#### Text block
Lent Day 28: Handicapped Woman
- The Bookery
- Apr 2, 2022
- 2 min read
Pause
Think back over the past few weeks or months. How has God shown compassion to you? Thank Him how He loves you so well.

Read & Journal
Read Luke 13:10-17. Meditate on what you’ve read by mulling over these questions:
What do you learn about Jesus’ character from His interactions with the woman? To the leader of the synagogue?
What does this passage reveal about Jesus’ mission or purpose?
How do you see Jesus entering into human brokenness in today’s verses?
When have you seen someone respond to human need, even when it went against societal norms or traditions? What, if anything, did that experience teach you about God?
Ponder
Once again, Jesus stands among the religious leaders of the day, sees a woman in need, and responds with compassion. And once again, the religious leaders rail against Him for breaking with tradition and healing on the Sabbath. What could and couldn’t be done on the Sabbath was a point of much contention for the Jewish leaders of the day. In most cases, giving medical help on the Sabbath was only acceptable if it was an emergency.1 Clearly, if the woman had managed for 18 years, one more day wouldn’t make much of a difference, at least in the eyes of the religious leaders.
But Jesus looked at the situation differently. Here was a Jewish woman bound by her malady. The religious leaders would untie their animals on the Sabbath and lead them to water, but they were unwilling to do anything that might release the woman from Satan’s bondage. They saw the obvious need of their animals, but they ignored the woman’s obvious need. Was the tradition more important than human need? Jesus seemed to ask. Jesus had come to do the will of God—and doing God’s will cannot be contained to specific days. As Robert Stein writes: “If it is right to perform God’s will on the first six days of the week, how much more should God’s will, mercy, and love be performed on the Sabbath.”2
Much of Jesus’ earthly ministry seemed to be focused on revealing the deeper truths of what it means to live in the kingdom of God. In God’s kingdom, human need is more important than traditions. Truly seeing people and taking the time to meet them where they are, to minister, to bear their burdens or “untie” them from those burdens is of ultimate importance. Doing God’s will and loving others is always appropriate, no matter the day or time.
1.NLT Study Bible Notes .
2.Robert Stein. New American Commentary: Luke. Broadman and Holman: Nashville, Tennessee, 1992.
########
List the section headings that divide the Lent devotional. The listing after this point is separate material, unconnected to the Lent devotional.
#### Record excerpts
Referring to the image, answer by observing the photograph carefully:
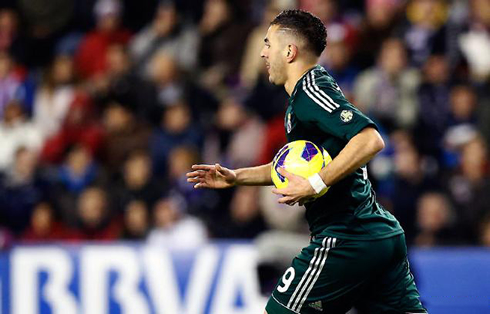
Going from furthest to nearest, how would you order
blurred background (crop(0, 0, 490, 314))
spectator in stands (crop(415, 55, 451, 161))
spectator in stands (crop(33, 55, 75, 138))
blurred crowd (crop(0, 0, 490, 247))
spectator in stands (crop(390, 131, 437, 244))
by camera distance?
1. spectator in stands (crop(33, 55, 75, 138))
2. spectator in stands (crop(415, 55, 451, 161))
3. blurred crowd (crop(0, 0, 490, 247))
4. blurred background (crop(0, 0, 490, 314))
5. spectator in stands (crop(390, 131, 437, 244))

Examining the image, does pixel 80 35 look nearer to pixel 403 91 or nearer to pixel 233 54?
pixel 233 54

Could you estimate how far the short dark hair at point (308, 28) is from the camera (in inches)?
211

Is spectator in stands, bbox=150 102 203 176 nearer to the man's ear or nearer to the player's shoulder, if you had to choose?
the man's ear

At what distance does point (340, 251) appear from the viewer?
5.14 metres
########
Expected output -
Pause
Read & Journal
Ponder